AVAILABLE DATA: Begin

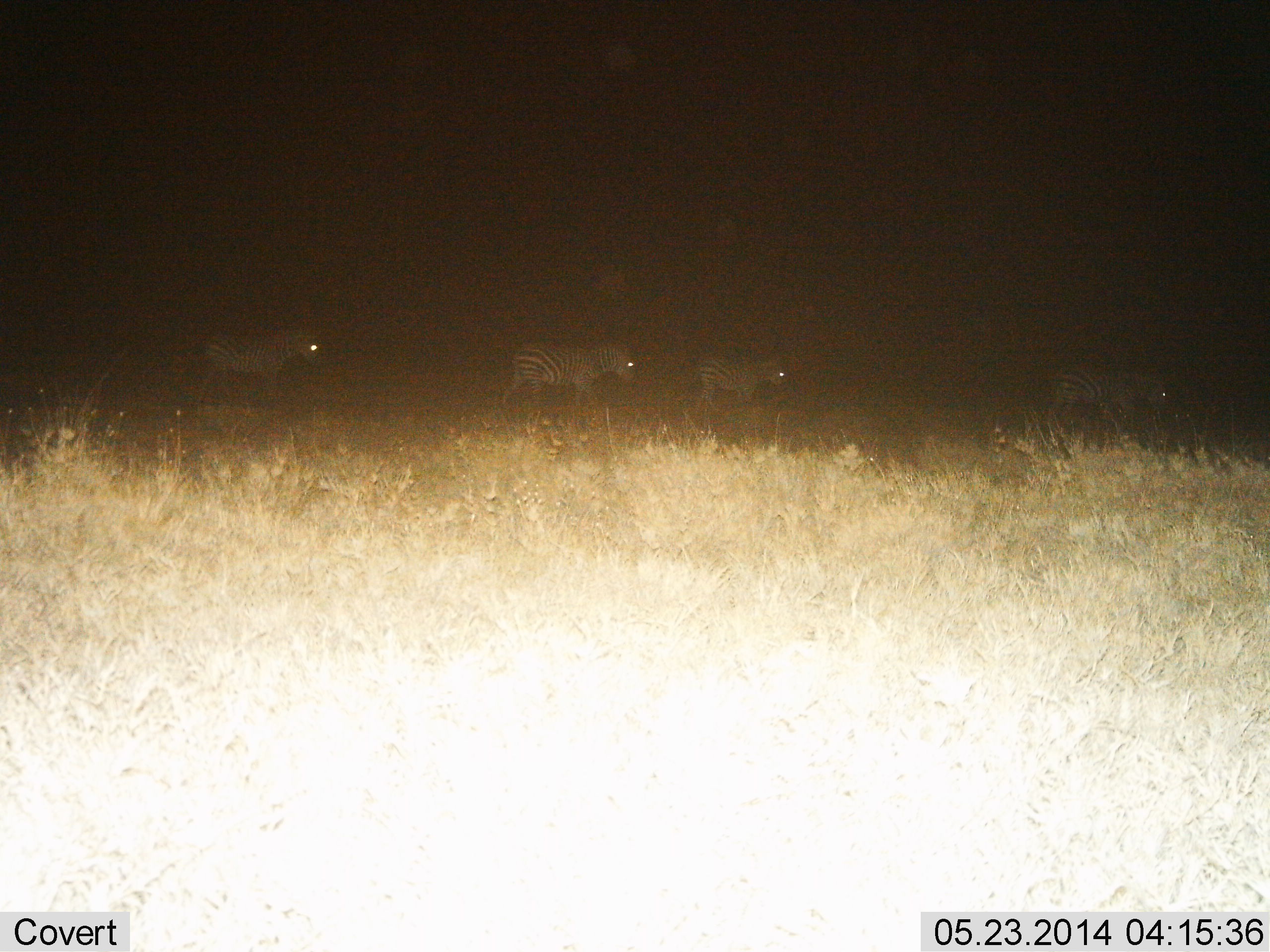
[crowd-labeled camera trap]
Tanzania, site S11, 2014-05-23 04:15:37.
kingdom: Animalia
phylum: Chordata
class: Mammalia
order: Perissodactyla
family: Equidae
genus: Equus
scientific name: Equus quagga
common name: plains zebra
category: zebra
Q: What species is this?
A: Zebra (plains zebra) (Equus quagga).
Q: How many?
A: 4.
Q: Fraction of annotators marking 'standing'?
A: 0%.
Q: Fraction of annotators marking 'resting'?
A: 0%.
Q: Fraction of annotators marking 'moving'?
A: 100%.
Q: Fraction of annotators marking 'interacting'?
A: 0%.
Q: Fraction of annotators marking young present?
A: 0%.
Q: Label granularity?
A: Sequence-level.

AVAILABLE DATA: End

Please restate word for word only the lines from the one with "kingdom: Animalia" through the final line of the listing above, both of them included.

OUTPUT BELOW
kingdom: Animalia
phylum: Chordata
class: Mammalia
order: Perissodactyla
family: Equidae
genus: Equus
scientific name: Equus quagga
common name: plains zebra
category: zebra
Q: What species is this?
A: Zebra (plains zebra) (Equus quagga).
Q: How many?
A: 4.
Q: Fraction of annotators marking 'standing'?
A: 0%.
Q: Fraction of annotators marking 'resting'?
A: 0%.
Q: Fraction of annotators marking 'moving'?
A: 100%.
Q: Fraction of annotators marking 'interacting'?
A: 0%.
Q: Fraction of annotators marking young present?
A: 0%.
Q: Label granularity?
A: Sequence-level.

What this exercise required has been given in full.